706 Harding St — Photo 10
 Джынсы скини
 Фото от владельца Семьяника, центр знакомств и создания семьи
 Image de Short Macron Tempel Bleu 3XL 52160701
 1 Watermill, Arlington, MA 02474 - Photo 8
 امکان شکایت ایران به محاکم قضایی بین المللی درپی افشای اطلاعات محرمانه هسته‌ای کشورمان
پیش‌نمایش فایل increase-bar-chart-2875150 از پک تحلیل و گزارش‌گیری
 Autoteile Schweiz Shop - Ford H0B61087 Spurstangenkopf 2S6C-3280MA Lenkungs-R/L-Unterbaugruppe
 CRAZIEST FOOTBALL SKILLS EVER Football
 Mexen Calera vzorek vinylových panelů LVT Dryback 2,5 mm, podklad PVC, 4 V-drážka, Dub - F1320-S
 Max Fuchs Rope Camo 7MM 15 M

--

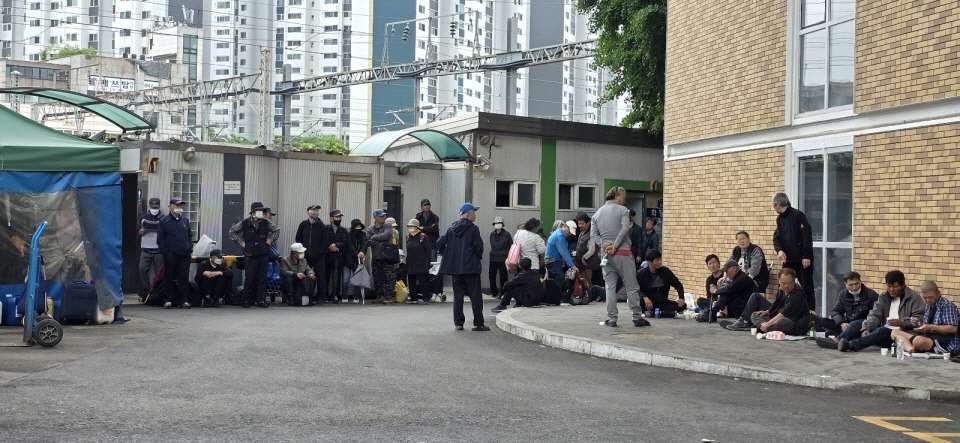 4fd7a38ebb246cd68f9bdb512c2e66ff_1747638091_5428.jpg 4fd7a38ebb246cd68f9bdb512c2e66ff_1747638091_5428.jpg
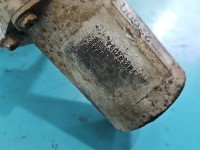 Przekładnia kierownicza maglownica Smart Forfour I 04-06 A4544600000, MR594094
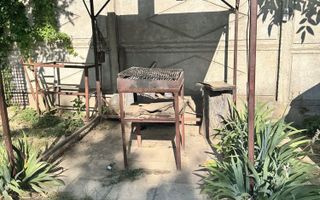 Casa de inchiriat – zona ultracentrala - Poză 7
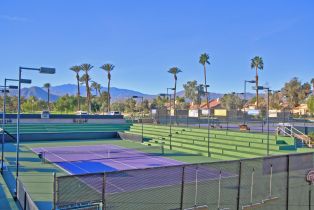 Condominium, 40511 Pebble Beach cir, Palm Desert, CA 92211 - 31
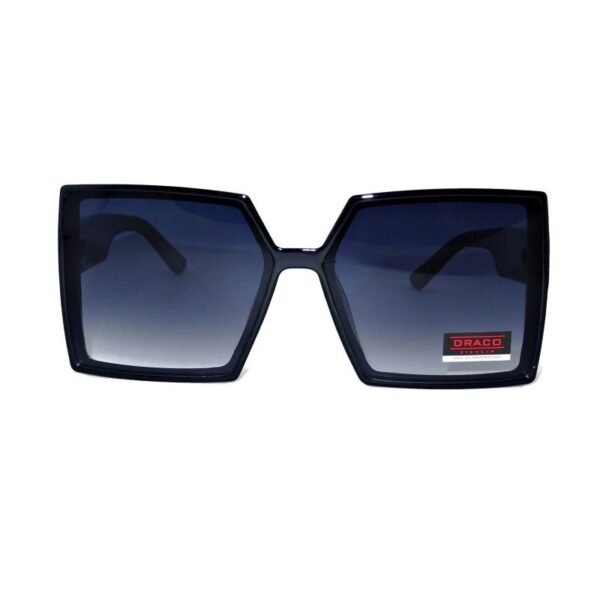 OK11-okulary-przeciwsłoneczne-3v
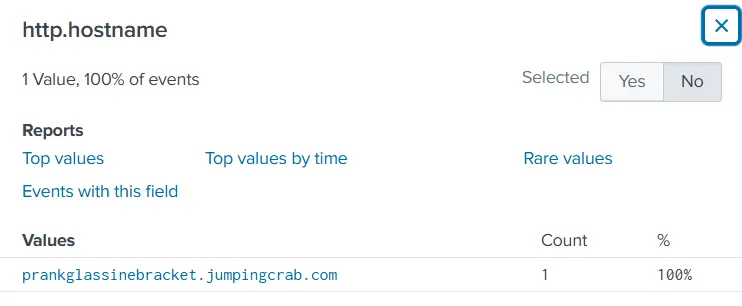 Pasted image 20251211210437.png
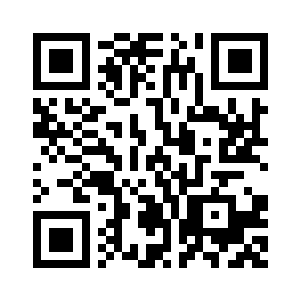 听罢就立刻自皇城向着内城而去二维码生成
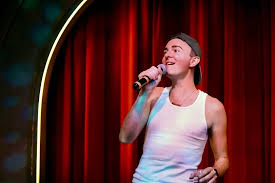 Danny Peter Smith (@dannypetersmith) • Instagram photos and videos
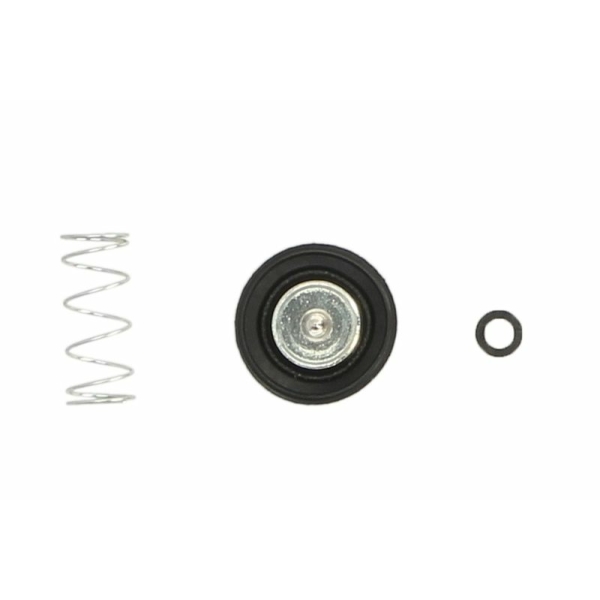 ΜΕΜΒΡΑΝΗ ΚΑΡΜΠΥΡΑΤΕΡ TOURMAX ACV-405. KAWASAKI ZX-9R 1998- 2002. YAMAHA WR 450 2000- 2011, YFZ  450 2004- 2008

TASK GOAL » Above are some records; copy exactly the lines from the one with "706 Harding St — Photo 10" through the one with "پیش‌نمایش فایل increase-bar-chart-2875150", both included, and no others.

RESPONSE AREA »
706 Harding St — Photo 10
 Джынсы скини
 Фото от владельца Семьяника, центр знакомств и создания семьи
 Image de Short Macron Tempel Bleu 3XL 52160701
 1 Watermill, Arlington, MA 02474 - Photo 8
 امکان شکایت ایران به محاکم قضایی بین المللی درپی افشای اطلاعات محرمانه هسته‌ای کشورمان
پیش‌نمایش فایل increase-bar-chart-2875150 از پک تحلیل و گزارش‌گیری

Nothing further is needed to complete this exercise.